A comparação entre as médias diárias revela um avanço de 50,68% nos embarques, que passaram de 15.644 toneladas por dia em junho de 2025 para 23.573 toneladas diárias neste mês. Além do crescimento no volume, o preço médio da proteína subiu 12,18%, chegando a US$ 2.015,11 por tonelada. Com isso, a receita parcial de junho atingiu US$ 665,03 milhões, com a média diária de faturamento crescendo 69,04% em relação ao mesmo período do ano anterior. O desempenho positivo ocorre sobre uma base de comparação enfraquecida.
Em junho de 2025, as exportações de carne de frango foram impactadas pelos embargos impostos por diversos países após a confirmação do primeiro foco de influenza aviária de alta patogenicidade (IAAP) em uma granja comercial brasileira, no Rio Grande do Sul. A restrição de importantes mercados compradores provocou queda nos embarques e na receita do setor naquele período, o que facilita a comparação favorável registrada agora pela Secex. A carne bovina também manteve trajetória positiva.
Segundo os dados da Secex, os embarques da proteína fresca, refrigerada ou congelada somaram 187.080 toneladas nos 14 primeiros dias úteis de junho. A média diária exportada alcançou 13.363 toneladas, alta de 10,87% em relação às 12.052 toneladas registradas em junho de 2025. O preço médio avançou 19,78%, para US$ 6.526,15 por tonelada, e a receita acumulada com as vendas externas chegou a US$ 1,22 bilhão, com crescimento de 32,81% na média diária de faturamento na comparação anual.
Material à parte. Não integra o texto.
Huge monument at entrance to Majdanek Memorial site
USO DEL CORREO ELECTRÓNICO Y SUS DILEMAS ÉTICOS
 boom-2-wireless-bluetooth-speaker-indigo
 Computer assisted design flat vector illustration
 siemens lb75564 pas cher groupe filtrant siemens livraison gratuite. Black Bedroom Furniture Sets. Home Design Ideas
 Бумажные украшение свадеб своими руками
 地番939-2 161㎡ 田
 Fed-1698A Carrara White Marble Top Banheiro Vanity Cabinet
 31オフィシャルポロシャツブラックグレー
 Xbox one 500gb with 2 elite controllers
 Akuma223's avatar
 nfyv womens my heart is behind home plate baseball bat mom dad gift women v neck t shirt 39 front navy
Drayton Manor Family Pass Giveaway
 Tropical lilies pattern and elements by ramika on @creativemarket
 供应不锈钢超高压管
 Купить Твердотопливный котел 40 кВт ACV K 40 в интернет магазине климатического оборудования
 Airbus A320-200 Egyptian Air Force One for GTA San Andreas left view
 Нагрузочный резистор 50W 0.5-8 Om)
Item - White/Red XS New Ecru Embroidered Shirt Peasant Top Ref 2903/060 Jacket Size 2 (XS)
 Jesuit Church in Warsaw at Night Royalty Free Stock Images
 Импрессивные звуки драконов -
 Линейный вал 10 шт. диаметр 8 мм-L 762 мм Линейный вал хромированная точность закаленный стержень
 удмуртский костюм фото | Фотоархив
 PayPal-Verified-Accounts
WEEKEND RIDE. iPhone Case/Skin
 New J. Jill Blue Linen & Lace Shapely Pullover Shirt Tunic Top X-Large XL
Na contramão dos demais segmentos, a carne suína fresca, refrigerada ou congelada apresentou retração no período. O volume embarcado totalizou 84.663 toneladas até a terceira semana de junho, com média diária de 6.047 toneladas, recuo de 0,97% em relação às 6.107 toneladas por dia registradas em junho de 2025. O preço médio da proteína também recuou 4,29%, para US$ 2.513,81 por tonelada, resultando em receita de US$ 212,83 milhões, com queda de 5,22% na média diária de faturamento na comparação anual. O conjunto dos dados divulgados pela Secex indica que, apesar da retração no segmento suíno, as exportações brasileiras de proteínas animais seguem em ritmo acelerado em junho, impulsionadas principalmente pelo desempenho da carne de aves e pelo crescimento robusto da carne bovina.